Saturday, January 21, 2006
Are you tired of network tarpits yet?
You would not believe how hard it was to write a binary search that returned the correct index for a missing record in an array.
Some notes on a binary search implementation
A week later, and I finally have it working.
One technique used to debug a program is to have another program that does
the same thing, but implemented using a different method or language or both.
And I did. I ran the Perl program I had
over the 1.1G log file, then ran
ltpstat
over the same log file and got two different
results.
Not good.
ltpstat
returned 2% more connections than the Perl script.

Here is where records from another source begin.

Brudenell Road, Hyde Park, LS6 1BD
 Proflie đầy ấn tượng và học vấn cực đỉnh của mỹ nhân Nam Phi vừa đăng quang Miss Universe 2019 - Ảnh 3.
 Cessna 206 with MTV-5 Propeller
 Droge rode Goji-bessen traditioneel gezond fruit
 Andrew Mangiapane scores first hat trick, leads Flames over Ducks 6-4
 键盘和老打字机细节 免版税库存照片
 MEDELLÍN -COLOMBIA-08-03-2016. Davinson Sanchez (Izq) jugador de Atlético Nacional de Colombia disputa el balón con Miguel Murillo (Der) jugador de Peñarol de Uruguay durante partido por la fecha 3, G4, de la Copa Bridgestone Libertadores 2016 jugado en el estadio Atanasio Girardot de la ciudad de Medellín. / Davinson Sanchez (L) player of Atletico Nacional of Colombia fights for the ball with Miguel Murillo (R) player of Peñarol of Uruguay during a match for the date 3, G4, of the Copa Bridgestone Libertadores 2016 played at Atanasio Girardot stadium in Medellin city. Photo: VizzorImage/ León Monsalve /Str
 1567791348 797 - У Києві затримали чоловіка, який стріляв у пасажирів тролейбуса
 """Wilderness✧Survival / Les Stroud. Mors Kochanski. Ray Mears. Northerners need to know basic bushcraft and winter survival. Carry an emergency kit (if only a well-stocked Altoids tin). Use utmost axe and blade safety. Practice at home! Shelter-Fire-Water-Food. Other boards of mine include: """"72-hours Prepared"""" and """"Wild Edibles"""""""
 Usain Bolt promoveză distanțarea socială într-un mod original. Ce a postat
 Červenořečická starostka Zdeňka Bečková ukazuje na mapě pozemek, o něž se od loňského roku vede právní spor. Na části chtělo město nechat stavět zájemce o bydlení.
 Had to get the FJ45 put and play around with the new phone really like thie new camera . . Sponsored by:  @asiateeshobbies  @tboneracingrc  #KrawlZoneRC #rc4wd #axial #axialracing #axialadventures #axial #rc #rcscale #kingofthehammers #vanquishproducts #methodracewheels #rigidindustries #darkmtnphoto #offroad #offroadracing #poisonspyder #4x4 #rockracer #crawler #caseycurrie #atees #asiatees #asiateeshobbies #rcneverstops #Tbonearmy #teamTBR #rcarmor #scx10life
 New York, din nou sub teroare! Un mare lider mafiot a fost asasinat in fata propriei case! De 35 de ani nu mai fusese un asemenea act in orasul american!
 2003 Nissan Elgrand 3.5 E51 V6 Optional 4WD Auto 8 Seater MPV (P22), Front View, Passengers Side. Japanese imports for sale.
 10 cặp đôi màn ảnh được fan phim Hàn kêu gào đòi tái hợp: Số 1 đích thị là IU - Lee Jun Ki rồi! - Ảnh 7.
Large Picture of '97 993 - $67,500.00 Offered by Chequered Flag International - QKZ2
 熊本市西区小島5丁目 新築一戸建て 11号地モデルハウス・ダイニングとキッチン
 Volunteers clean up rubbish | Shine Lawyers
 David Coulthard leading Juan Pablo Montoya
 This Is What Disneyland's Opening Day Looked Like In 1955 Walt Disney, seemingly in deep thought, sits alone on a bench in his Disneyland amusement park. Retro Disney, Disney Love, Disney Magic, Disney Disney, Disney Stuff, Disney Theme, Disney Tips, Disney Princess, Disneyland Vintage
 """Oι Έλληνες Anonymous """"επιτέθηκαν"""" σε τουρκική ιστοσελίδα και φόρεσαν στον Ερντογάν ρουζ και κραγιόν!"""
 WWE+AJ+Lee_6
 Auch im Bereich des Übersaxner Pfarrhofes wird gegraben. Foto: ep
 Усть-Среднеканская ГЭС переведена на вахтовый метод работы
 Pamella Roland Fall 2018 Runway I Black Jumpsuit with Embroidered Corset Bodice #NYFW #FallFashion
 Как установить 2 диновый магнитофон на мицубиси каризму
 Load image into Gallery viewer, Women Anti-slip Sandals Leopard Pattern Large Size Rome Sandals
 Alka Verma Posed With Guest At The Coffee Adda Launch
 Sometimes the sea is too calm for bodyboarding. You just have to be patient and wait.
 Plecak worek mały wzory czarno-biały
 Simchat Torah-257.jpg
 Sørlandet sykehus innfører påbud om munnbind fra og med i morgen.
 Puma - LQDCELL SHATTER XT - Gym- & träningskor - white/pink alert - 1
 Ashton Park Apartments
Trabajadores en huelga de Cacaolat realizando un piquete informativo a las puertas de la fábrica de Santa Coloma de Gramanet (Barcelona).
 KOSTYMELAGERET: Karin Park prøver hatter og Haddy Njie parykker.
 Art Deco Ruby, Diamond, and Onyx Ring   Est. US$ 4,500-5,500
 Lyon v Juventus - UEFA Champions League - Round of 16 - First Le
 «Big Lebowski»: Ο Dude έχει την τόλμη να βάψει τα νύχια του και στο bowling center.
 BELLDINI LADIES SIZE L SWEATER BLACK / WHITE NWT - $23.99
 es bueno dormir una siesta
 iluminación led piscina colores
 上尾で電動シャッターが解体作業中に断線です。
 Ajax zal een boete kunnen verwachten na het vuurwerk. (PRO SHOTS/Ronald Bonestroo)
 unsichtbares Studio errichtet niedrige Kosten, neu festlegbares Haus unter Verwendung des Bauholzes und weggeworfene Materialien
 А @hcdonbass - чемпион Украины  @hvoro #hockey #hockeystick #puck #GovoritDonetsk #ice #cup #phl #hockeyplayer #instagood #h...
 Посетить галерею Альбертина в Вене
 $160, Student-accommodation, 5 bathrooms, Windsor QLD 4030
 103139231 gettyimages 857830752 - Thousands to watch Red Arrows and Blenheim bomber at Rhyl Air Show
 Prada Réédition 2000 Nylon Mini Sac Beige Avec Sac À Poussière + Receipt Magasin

Getting a dump from the currently running version on the LaBrea system and cleaning
the output showed a 2% difference again.
So I spent the past week trying to track down the problem. It was obvious
that ltpstat
was storing duplicate records, but why was
a different matter. My testing sample of about 1,100 connections is
apparently too small to completely test the program, so I had to test using
the 1.1G log file which has approximately
230,000 connections.
To help debug this problem, I wrote a linear search and would call it as well as the binary search. If both agreed, then I would return the information, otherwise, I would log the discrepency, do the search again, then exit. The reason for doing the search a second time? So I could set a breakpoint there, and let the program run for a couple of hours until it triggered. Then I could step through both searches to see where the problem was.
Yup, each run took several hours to trigger the bug.
I ended up testing four different binary search routines (including the original one I thought worked, plus one I modified from The Standard C Library, plus two other versions I wrote) before sitting down and working through things on paper.
And I still missed corner cases.
But finally, I tested my final version it against the Perl script and only had 122 discrepencies out of some 230,000 records (or 5% of 5%—too small for me to worry about after spending a week on this).
I took a snapshot of the currently running version (which had been running for a bit over three days now), cleansed the output of duplicates, and the final tally was 416,230 connections from 12,911 unique IPs. Again, nothing surprising about the ports being attacked:
Port # | Port description | # connections |
---|---|---|
Port # | Port description | # connections |
139 | NetBIOS Session Service | 160,799 |
135 | Microsoft-RPC service | 108,958 |
445 | Microsoft-DS Service | 67,506 |
80 | Hypertext Transfer Protocol | 23,921 |
4899 | Remote Administration | 9,225 |
22 | Secure Shell Login | 7,253 |
1433 | Microsoft SQL Server | 6,503 |
8080 | Hypertext Transfer Protocol—typical alternative port | 3,717 |
3128 | Squid HTTP Proxy | 3,329 |
1080 | W32.Mydoom.F@mm worm | 3,150 |
And again, the Microsoft specific ports account for 81% of the scans. I'll need to discuss with Smirk about blocking those ports in the core router. If nothing else, LaBrea is giving me an indication of which ports to block.